SEC settles claims with cousins accused of insider trading

On July 21, 2020, the US Securities and Exchange Commission reached separate settlements with Edmond Leung and his cousin Joseph Zhang, for allegations of insider trading related to trades Zhang allegedly made based on a tip from Leung who worked as an IT manager at Sangamo Therapeutics, a biotech company, during the relevant period.  Both orders state that on the morning of May 10, 2017, Leung obtained material, nonpublic information related his employer’s upcoming collaboration with another pharmaceutical company.  After learning of the collaboration, Leung called Zhang and encouraged him to buy Sangamo stock right away, and Zhang purchased 16,900 shares of Sangamo stock with a $60,000 home equity line of credit that he had transferred to his brokerage account the month before.  Later that day, Sangamo announced its collaboration with another pharmaceutical company to develop a gene therapy for hemophilia, causing the stock price to rise almost 60 percent.   Zhang allegedly made a profit of $66,703 after he sold his entire position in the days following the announcement.

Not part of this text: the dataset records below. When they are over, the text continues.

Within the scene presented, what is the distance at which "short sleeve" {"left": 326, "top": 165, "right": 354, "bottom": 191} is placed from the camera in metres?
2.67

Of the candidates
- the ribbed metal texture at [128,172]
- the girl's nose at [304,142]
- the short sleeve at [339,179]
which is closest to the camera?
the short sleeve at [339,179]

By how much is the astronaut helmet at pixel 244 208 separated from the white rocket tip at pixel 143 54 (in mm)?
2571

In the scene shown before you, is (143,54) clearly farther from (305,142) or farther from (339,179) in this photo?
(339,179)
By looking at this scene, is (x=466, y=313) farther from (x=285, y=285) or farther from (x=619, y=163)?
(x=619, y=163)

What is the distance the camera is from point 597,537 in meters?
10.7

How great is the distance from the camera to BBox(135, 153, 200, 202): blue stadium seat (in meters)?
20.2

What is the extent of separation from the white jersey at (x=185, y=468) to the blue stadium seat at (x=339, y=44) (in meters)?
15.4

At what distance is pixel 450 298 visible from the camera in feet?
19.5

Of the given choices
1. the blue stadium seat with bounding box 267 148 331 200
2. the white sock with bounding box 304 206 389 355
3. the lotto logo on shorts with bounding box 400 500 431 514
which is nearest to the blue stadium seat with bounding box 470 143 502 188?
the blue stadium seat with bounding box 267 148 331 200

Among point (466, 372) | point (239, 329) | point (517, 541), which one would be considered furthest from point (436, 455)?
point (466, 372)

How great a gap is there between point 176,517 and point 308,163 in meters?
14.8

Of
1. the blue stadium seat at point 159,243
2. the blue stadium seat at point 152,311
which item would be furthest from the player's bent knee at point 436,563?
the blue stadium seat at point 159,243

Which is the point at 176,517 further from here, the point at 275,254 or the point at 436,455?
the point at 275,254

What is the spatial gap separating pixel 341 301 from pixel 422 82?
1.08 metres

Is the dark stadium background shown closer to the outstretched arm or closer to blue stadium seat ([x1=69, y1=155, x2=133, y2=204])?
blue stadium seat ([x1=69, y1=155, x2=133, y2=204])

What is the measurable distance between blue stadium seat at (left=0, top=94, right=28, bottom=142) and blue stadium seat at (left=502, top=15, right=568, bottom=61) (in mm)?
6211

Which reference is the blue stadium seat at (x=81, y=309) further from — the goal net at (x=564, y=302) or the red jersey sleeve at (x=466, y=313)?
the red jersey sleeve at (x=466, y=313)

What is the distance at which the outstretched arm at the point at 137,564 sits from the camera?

Leong was also accused of insider trading for his sale of 1,439 shares of Sangamo common stock in August of 2016, based on material nonpublic information he obtained while employed with Sangamo.  Leung sold his shares of Sangamo common stock after learning that the certain gene therapy clinical trials would be delayed, hours before the company announced the delays.  According to the order, the price of Sangamo’s common stock decreased by almost 33 percent following the announcement, causing Leung to avoid losses of $2,863.